The term had culminated in Brianna’s conviction that she might actually have ended up with a tricky dissembling Y chromosome, like those Olympic athletes who, despite their convincing vaginas and outward appearance and gender identification, are actually genetically male. These things happened all the time! Or at least to one in thirty thousand people. Brianna’s doctor had shaken her head, dismissing the studies on Swyer syndrome Brianna had printed out and presented her with. “People with Swyer syndrome do not menstruate regularly,” she said, and refused to order any tests, instead writing a script for Ativan.
Brianna’s Smart Starts! students are designed for reproduction, every last one of them. Every day in the classroom, she sees the biological markers of fertility: those high baby voices, the curves in their ill-fitting skinny jeans, the plunging necklines that emphasize their young full breasts. The absolute recklessness. Of course these girls were desired. This classroom is the single realm in which Brianna might feel grateful—smug even—that her own biology and family history and social context and personal decisions didn’t predispose her to this fate. Instead, Brianna is acutely aware that she is, on the deepest level, unqualified for her job, and she’s always waiting to be found out. On her worst days, like today, she looks at her students, not with compassion, but with envy.

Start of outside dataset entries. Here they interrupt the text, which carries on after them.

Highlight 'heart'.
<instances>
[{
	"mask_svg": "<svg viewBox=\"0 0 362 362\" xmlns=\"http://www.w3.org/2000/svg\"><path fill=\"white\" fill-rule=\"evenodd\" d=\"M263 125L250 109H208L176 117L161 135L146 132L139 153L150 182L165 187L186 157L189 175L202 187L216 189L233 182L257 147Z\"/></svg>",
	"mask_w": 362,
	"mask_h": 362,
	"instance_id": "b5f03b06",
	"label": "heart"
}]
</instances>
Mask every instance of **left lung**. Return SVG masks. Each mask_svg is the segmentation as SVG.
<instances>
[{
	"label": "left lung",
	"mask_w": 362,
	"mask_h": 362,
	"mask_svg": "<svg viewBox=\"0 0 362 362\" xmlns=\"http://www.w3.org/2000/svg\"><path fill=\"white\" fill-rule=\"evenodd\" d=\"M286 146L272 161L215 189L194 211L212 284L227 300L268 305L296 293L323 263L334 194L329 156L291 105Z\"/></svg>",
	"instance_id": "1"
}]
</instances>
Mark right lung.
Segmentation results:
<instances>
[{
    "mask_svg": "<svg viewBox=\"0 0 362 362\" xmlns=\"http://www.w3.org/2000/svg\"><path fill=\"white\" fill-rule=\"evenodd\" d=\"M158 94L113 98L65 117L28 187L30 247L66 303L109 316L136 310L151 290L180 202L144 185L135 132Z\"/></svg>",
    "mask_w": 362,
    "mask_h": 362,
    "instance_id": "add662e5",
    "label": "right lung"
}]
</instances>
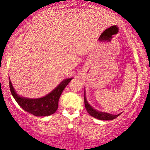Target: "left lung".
<instances>
[{
    "instance_id": "1",
    "label": "left lung",
    "mask_w": 150,
    "mask_h": 150,
    "mask_svg": "<svg viewBox=\"0 0 150 150\" xmlns=\"http://www.w3.org/2000/svg\"><path fill=\"white\" fill-rule=\"evenodd\" d=\"M84 102H85V106L87 111L89 112V114L90 115L93 117L98 120H112L114 119H115L116 117L120 115V114L118 115H112V114H109L107 113V112H100V111H98L96 109L91 106V105L88 103V102L87 101V99H86L85 97H85H84Z\"/></svg>"
}]
</instances>
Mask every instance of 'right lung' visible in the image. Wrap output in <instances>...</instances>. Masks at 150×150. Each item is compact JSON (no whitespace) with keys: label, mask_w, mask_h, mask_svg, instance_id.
I'll list each match as a JSON object with an SVG mask.
<instances>
[{"label":"right lung","mask_w":150,"mask_h":150,"mask_svg":"<svg viewBox=\"0 0 150 150\" xmlns=\"http://www.w3.org/2000/svg\"><path fill=\"white\" fill-rule=\"evenodd\" d=\"M71 79L72 78L65 79L48 95L37 99L26 98L18 95L12 85L11 81H9V88L14 99L25 111L31 113L35 116H49L57 111L59 98Z\"/></svg>","instance_id":"obj_1"}]
</instances>
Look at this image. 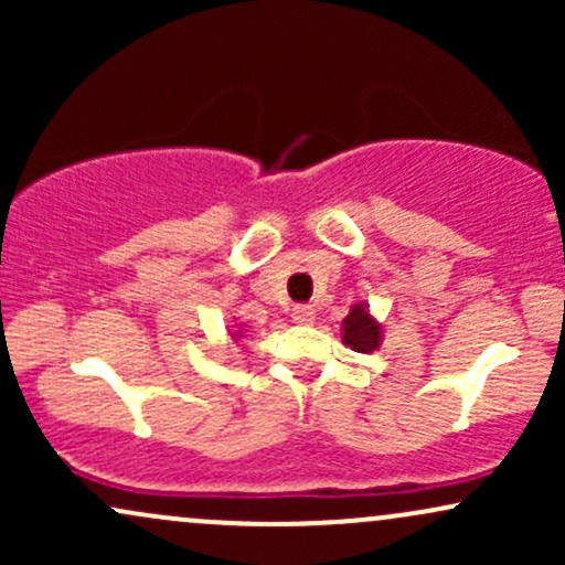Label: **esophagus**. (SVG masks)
I'll list each match as a JSON object with an SVG mask.
<instances>
[{"mask_svg": "<svg viewBox=\"0 0 565 565\" xmlns=\"http://www.w3.org/2000/svg\"><path fill=\"white\" fill-rule=\"evenodd\" d=\"M291 321L300 323V327H308V323L316 321V310L310 305H295L291 308Z\"/></svg>", "mask_w": 565, "mask_h": 565, "instance_id": "obj_1", "label": "esophagus"}]
</instances>
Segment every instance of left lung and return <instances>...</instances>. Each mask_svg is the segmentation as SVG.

Brianna isn’t hideous or sickly-looking. She is clear-skinned and intelligent, reasonably socially adept, reasonably well-adjusted, employed, possessed of her very own double bed. Everywhere you look, people are having sex—in books, in movies, in the bathrooms of Blake’s Lotaburger—her own students have had sex in the unlikeliest of places—but Brianna is trapped by her own cowardly nature, her terrible reserve, and also, she likes to think, by her competence.
The girls start rustling and packing away their journals and books, despite the fact that there are still eight minutes left of class, but Brianna doesn’t bother to correct them. They swivel in their seats, talking to each other, and begin to stretch and stand, while their teacher sits glum and distracted at her desk.

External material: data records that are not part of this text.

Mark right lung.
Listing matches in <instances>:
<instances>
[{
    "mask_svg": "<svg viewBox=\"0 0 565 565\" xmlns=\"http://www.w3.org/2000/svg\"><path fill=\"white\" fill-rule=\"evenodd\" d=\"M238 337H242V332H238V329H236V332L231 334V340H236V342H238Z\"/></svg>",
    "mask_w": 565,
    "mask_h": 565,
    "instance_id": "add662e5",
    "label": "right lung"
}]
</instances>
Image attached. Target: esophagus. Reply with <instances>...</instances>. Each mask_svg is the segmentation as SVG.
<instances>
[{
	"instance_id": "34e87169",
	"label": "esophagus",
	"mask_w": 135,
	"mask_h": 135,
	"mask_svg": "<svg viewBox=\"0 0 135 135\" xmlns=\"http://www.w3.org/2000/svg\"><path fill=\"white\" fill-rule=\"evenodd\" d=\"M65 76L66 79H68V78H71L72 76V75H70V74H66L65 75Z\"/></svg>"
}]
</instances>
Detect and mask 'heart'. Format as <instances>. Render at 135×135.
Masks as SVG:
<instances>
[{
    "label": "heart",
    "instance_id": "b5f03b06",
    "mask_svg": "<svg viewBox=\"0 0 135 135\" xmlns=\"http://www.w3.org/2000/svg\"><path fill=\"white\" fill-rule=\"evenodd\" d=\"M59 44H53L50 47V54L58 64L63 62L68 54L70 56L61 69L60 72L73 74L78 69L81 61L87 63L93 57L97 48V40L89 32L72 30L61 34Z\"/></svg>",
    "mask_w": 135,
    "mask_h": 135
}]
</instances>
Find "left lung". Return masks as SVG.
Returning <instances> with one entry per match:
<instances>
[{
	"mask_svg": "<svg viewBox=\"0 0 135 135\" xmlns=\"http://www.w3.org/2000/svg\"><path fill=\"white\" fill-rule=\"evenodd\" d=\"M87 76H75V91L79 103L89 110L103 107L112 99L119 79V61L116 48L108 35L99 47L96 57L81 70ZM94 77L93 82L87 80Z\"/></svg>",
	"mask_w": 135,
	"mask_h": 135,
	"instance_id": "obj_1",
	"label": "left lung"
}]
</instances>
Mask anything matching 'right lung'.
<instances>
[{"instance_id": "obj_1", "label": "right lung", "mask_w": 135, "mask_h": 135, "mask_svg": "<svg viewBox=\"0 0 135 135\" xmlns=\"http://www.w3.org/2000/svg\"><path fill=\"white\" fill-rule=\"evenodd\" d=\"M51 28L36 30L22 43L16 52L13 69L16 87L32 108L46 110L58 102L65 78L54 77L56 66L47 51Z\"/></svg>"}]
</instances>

Brianna aligns her pens, closes her grade book and centers it with precision on top of the Nurture Now textbook. The school day is almost over, thank god, and Brianna thinks with longing of home. She’ll sit in the garden outside her casita with her novel, unless her landladies are puttering about back there. In that case, she’ll take her book and her vibrator into the bath and then think about dinner.

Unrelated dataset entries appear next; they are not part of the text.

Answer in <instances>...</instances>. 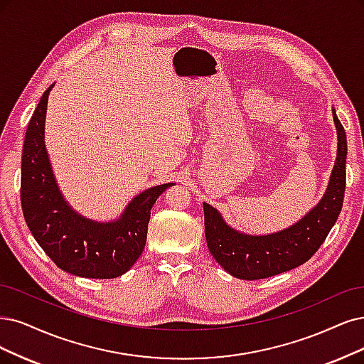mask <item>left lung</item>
Segmentation results:
<instances>
[{"mask_svg": "<svg viewBox=\"0 0 364 364\" xmlns=\"http://www.w3.org/2000/svg\"><path fill=\"white\" fill-rule=\"evenodd\" d=\"M333 118L339 142L328 189L299 223L272 235H243L231 230L219 211L204 203L207 246L214 259L234 277L257 280L292 270L311 259L326 241L341 214L346 186V133L334 111Z\"/></svg>", "mask_w": 364, "mask_h": 364, "instance_id": "obj_1", "label": "left lung"}]
</instances>
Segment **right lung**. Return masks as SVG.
Returning a JSON list of instances; mask_svg holds the SVG:
<instances>
[{"instance_id": "right-lung-1", "label": "right lung", "mask_w": 364, "mask_h": 364, "mask_svg": "<svg viewBox=\"0 0 364 364\" xmlns=\"http://www.w3.org/2000/svg\"><path fill=\"white\" fill-rule=\"evenodd\" d=\"M50 88L43 92L25 133L21 166L25 222L61 270L91 279L118 277L141 257L151 207L172 184L156 186L138 195L114 223L91 222L70 210L52 175L43 141Z\"/></svg>"}]
</instances>
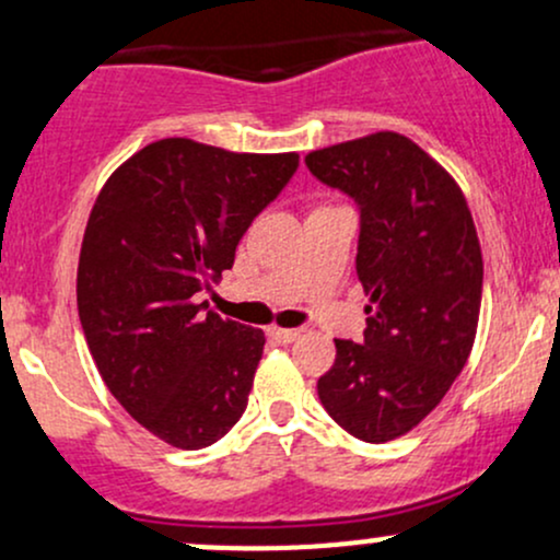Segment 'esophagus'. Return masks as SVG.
Returning a JSON list of instances; mask_svg holds the SVG:
<instances>
[{"label":"esophagus","mask_w":560,"mask_h":560,"mask_svg":"<svg viewBox=\"0 0 560 560\" xmlns=\"http://www.w3.org/2000/svg\"><path fill=\"white\" fill-rule=\"evenodd\" d=\"M268 335L273 337L276 342H281V346H290V342L298 340V337L303 335V331H300V329H281V327H273V329H268Z\"/></svg>","instance_id":"34e87169"}]
</instances>
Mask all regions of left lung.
I'll return each mask as SVG.
<instances>
[{"instance_id": "1", "label": "left lung", "mask_w": 560, "mask_h": 560, "mask_svg": "<svg viewBox=\"0 0 560 560\" xmlns=\"http://www.w3.org/2000/svg\"><path fill=\"white\" fill-rule=\"evenodd\" d=\"M305 164L361 207L355 273L370 294L364 342L335 340L318 398L350 435L409 433L463 372L481 313L483 257L457 180L390 130L311 151Z\"/></svg>"}]
</instances>
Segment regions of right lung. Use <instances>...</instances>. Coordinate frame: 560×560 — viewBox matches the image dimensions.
I'll return each instance as SVG.
<instances>
[{
	"label": "right lung",
	"instance_id": "add662e5",
	"mask_svg": "<svg viewBox=\"0 0 560 560\" xmlns=\"http://www.w3.org/2000/svg\"><path fill=\"white\" fill-rule=\"evenodd\" d=\"M290 153L164 138L119 164L92 205L77 305L106 388L175 450H205L247 409L262 329L196 294L233 266L238 238L298 170Z\"/></svg>",
	"mask_w": 560,
	"mask_h": 560
}]
</instances>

Brianna doesn’t feel the need to bear children. She doesn’t feel any urgency to disperse copies of her genetic material into the world. She just wants to have full vaginal intercourse with an adult human male at least once by the time she turns twenty-six.
Amadeo’s mother wakes at five every morning to get to the Capitol building in Santa Fe in time for her job as a secretary—nay, administrative assistant—in the office of Monica Gutierrez-Larsen, Chief Clerk of the House of Representatives of the State of New Mexico. Amadeo has never met Monica Gutierrez-Larsen, but she exerts a force in their house. Yolanda isn’t typically awed by other people, but her boss is the exception. “That Monica is wonderful,” she says frequently. “So educated. Work always comes first for her.” Yolanda shakes her head and concludes with admiration, “A real professional.”